# [EXTRAIT DU DOCUMENT]
%%
Aucun bateau ne partant, ils se dispersent deux par deux dans toute l’Italie et, conformément au vœu de Montmartre, se dirigent vers Rome où ils se retrouveront tous à Pâques 1538.
Ignace arrive à Rome avec Jacques lainez et Pierre Favre vers la mi-novembre 1537. A une quinzaine de kilomètres de la ville, au lieu dit La Storta, Ignace entre dans une chapelle pour prier.
Dans la chapelle, Ignace sent « un tel changement dans son âmes et voit si clairement que Dieu le Père le met avec le Christ son Fils qu’il n’aura jamais l’audace de douter de cela, à savoir que Dieu le Père le mettait avec son Fils » (Récit n° 96). A ses compagnons interloqués, il répond : « J’ai cru voir le Christ avec sa croix sur l’épaule et, à côté de lui, le Père éternel qui disait à son fils : « Je veux que tu prennes celui-ci pour ton serviteur. » Et Jésus m’a dit : « je veux que tu nous serves ».
Les compagnons enfin tous réunis à Rome accomplissent le voeu de Montmartre. Ils sont reçus par le Pape Paul III en novembre 1538 et s’offrent à lui pour toute mission qu’il voudra bien leur confier. Le groupe des compagnons va-t-il alors voler en éclats ? Non, car une évidence s’impose à eux : puisque le Seigneur les a rassemblés, eux de pays et de mentalités si différents, « il vaut mieux pour nous que nous soyons tellement unis et liés en un seul corps qu’aucune séparation physique, pour grande qu’elle soit, ne puisse nous séparer. »
Les Compagnons décident de former un nouvel institut « La Compagnie de Jésus » dont la « Formule » sera soumise au Pape. Le 27 septembre 1540, Paul III signe la bulle d’approbation. Le 17 avril 1541, Ignace, après avoir récusé deux fois le vote de ses compagnons, accepte la charge de Préposé Général. Dès le 22 avril, les six compagnons encore présents à Rome font leur profession solennelle. Les autres la feront là où ils missionnent déjà.
%%
# [ENREGISTREMENTS EXTRAITS]
%%
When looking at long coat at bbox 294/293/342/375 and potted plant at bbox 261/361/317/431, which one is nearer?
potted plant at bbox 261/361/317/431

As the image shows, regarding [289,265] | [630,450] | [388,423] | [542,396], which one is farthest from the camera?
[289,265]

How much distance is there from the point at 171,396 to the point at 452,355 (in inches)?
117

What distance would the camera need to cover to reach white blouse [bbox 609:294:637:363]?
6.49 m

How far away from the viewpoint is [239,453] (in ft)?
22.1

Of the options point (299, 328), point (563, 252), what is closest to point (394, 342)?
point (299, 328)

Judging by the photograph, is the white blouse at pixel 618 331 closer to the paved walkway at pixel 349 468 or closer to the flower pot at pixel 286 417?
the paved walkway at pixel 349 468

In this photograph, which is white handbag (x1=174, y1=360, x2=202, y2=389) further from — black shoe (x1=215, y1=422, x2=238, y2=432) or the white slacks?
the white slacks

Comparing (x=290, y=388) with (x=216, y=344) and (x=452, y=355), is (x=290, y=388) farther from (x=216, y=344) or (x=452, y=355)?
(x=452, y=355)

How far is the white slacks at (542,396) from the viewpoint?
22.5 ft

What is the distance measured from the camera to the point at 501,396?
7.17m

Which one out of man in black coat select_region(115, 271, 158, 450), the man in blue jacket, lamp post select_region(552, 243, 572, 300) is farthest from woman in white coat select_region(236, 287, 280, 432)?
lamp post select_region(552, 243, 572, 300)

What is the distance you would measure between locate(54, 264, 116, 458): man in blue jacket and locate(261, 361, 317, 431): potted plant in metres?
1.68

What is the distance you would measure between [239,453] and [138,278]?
%%
# [VOTRE TÂCHE]
Pouvez-vous écrire la suite du texte sur Ignace et la naissance de la Compagnie de Jésus, en reprenant juste après sa dernière phrase ?

# [RÉPONSE ATTENDUE]
En 1541, Ignace réside dans une vieille bâtisse au centre de Rome en face d’une chapelle dédiée à Notre-Dame de la Route. La Compagnie de Jésus, obtenant la responsabilité de la paroisse, construit sur le terrain vague d’alentour. Ignace s’installe dans le presbytère : trois petites pièces au plafond bas. Son travail, c’est principalement la rédaction des Constitutions de la Compagnie de Jésus. Elle ne sera pas achevée à sa mort, toujours remis en chantier pour tenir compte des remarques des compagnons et des expériences nouvelles.
Les demandes affluent pour l’Asie, l’Afrique, l’Amérique. Le Pape veut des théologiens pour le Concile de Trente. Il faut aussi des hommes aux points chauds de la Réforme. On réclame des collèges, et les jésuites se retrouvent enseignants… Chaque jour, des dizaines de lettres partent de Rome à destination des villes d’Europe, des Indes, du Japon, adressées aux jésuites ou à d’autres personnages, responsables, à des titres divers, du destin des hommes. Plus de 6000 lettres seront retrouvées.
Ignace trouve également le temps de prêcher, confesser, créer des oeuvres : maisons pour catéchumènes juifs ou mahométans, refuges pour les « femmes errantes », quêtes pour les pauvres, les prisonniers insolvables… Au début du mois de juillet 1556, une fatigue extrême et des souffrances intolérables forcent Ignace au repos. Un dernier courrier partira encore le soir du 30 juillet. Il meurt le lendemain matin à l’aube.
Ignace de Loyola sera canonisé le 12 mars 1622 en même temps que François-Xavier et Thérèse d’Avila. Son corps repose aujourd’hui à Rome dans l’église du Gésu.
Merci à Jésuites EOF pour ce texte !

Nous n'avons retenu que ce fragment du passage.